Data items
>>>
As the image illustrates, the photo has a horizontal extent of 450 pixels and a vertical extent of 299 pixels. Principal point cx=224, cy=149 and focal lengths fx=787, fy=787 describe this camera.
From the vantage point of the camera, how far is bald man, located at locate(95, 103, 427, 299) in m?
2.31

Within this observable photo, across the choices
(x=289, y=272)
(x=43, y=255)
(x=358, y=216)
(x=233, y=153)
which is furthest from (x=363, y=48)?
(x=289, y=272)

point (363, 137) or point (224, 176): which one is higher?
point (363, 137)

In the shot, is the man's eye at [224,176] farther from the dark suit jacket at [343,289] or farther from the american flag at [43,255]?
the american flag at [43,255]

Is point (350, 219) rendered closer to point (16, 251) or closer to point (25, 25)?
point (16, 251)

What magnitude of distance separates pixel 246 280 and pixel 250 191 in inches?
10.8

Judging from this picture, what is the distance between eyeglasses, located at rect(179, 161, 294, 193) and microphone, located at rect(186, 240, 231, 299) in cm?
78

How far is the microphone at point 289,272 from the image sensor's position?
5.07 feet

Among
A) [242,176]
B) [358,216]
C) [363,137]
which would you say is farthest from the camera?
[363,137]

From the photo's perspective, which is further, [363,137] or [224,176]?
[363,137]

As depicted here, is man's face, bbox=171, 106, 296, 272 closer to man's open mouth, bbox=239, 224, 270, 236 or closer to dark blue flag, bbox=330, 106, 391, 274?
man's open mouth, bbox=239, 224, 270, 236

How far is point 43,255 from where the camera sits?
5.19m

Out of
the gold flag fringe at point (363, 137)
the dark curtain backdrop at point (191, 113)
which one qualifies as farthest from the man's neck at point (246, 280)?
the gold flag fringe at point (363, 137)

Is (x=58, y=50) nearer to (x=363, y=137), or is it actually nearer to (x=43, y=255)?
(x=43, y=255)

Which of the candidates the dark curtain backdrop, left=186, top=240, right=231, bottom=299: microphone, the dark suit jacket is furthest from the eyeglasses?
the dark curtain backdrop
<<<
**DIRECTIVE**. Starting with the line containing "Which of the" and continuing through the end of the records, write each record as a row of a two-column CSV with columns "input" and "output". Put each record's text and its answer in one quoted field apiece, with line breaks replaced by spaces.

**THE ANSWER**.
input,output
"Which of the candidates the dark curtain backdrop, left=186, top=240, right=231, bottom=299: microphone, the dark suit jacket is furthest from the eyeglasses?","the dark curtain backdrop"